> [WORK INSTRUCTIONS]: Rewrite the listing below, swapping every "dog's ear" for "puppy's ear" and leaving everything else unchanged.

> [PROVIDED MATERIAL]:
-*-
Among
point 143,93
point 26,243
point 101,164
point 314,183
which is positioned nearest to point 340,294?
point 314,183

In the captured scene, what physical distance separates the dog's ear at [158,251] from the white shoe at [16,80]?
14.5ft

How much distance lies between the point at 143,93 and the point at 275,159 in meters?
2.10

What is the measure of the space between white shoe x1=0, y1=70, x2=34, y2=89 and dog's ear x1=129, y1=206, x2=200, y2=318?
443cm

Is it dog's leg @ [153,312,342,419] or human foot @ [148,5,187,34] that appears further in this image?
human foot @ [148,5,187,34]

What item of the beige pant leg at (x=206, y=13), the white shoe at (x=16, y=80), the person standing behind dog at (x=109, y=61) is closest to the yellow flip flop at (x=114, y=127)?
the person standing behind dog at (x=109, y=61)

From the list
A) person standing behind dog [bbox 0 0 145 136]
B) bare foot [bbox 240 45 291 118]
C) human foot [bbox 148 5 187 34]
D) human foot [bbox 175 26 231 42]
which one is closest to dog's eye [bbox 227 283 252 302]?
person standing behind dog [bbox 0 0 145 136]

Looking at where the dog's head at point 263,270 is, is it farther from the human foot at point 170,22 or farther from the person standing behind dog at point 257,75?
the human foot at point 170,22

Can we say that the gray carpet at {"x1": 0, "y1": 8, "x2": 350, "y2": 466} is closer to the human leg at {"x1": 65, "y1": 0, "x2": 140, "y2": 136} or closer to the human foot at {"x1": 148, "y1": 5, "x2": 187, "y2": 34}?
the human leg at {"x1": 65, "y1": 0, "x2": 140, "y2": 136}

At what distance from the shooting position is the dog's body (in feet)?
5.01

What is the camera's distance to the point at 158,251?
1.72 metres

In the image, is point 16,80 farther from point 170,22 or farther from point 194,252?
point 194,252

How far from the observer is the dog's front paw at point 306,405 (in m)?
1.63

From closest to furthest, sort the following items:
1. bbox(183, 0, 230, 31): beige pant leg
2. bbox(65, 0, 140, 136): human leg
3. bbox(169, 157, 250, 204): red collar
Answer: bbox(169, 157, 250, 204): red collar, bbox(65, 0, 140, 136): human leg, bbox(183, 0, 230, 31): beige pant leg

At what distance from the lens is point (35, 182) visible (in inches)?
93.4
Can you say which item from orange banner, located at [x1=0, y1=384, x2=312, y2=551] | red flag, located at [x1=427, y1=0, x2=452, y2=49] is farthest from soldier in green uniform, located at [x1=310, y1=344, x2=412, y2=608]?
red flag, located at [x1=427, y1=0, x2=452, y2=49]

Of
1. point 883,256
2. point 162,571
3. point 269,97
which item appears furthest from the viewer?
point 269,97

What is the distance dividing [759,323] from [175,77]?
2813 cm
-*-
> [EXERCISE SOLUTION]:
Among
point 143,93
point 26,243
point 101,164
point 314,183
which is positioned nearest to point 340,294?
point 314,183

In the captured scene, what physical distance separates the puppy's ear at [158,251] from the white shoe at [16,80]?
14.5ft

How much distance lies between the point at 143,93 and the point at 275,159 in meters?
2.10

What is the measure of the space between white shoe x1=0, y1=70, x2=34, y2=89 and puppy's ear x1=129, y1=206, x2=200, y2=318?
443cm

Is it dog's leg @ [153,312,342,419] or human foot @ [148,5,187,34] that appears further in this image?
human foot @ [148,5,187,34]

What item of the beige pant leg at (x=206, y=13), the white shoe at (x=16, y=80), the person standing behind dog at (x=109, y=61) is closest to the yellow flip flop at (x=114, y=127)?
the person standing behind dog at (x=109, y=61)

From the list
A) person standing behind dog [bbox 0 0 145 136]
B) bare foot [bbox 240 45 291 118]
C) human foot [bbox 148 5 187 34]
D) human foot [bbox 175 26 231 42]
which one is closest to dog's eye [bbox 227 283 252 302]?
person standing behind dog [bbox 0 0 145 136]

Looking at where the dog's head at point 263,270 is, is it farther from the human foot at point 170,22 or farther from the person standing behind dog at point 257,75?
the human foot at point 170,22

Can we say that the gray carpet at {"x1": 0, "y1": 8, "x2": 350, "y2": 466} is closer to the human leg at {"x1": 65, "y1": 0, "x2": 140, "y2": 136} or closer to the human foot at {"x1": 148, "y1": 5, "x2": 187, "y2": 34}?
the human leg at {"x1": 65, "y1": 0, "x2": 140, "y2": 136}

At what distance from the shooting position is the dog's body (in feet)?
5.01

What is the camera's distance to the point at 158,251?
1.72 metres

In the image, is point 16,80 farther from point 170,22 or farther from point 194,252?
point 194,252

How far from the observer is the dog's front paw at point 306,405 (in m)?
1.63

From closest to furthest, sort the following items:
1. bbox(183, 0, 230, 31): beige pant leg
2. bbox(65, 0, 140, 136): human leg
3. bbox(169, 157, 250, 204): red collar
Answer: bbox(169, 157, 250, 204): red collar, bbox(65, 0, 140, 136): human leg, bbox(183, 0, 230, 31): beige pant leg

At what distance from the lens is point (35, 182) visible (in inches)?
93.4
Can you say which item from orange banner, located at [x1=0, y1=384, x2=312, y2=551] | red flag, located at [x1=427, y1=0, x2=452, y2=49] is farthest from soldier in green uniform, located at [x1=310, y1=344, x2=412, y2=608]?
red flag, located at [x1=427, y1=0, x2=452, y2=49]

Of
1. point 883,256
2. point 162,571
3. point 269,97
which item appears furthest from the viewer?
point 269,97

What is the distance dividing [759,323] from [175,77]?
2813 cm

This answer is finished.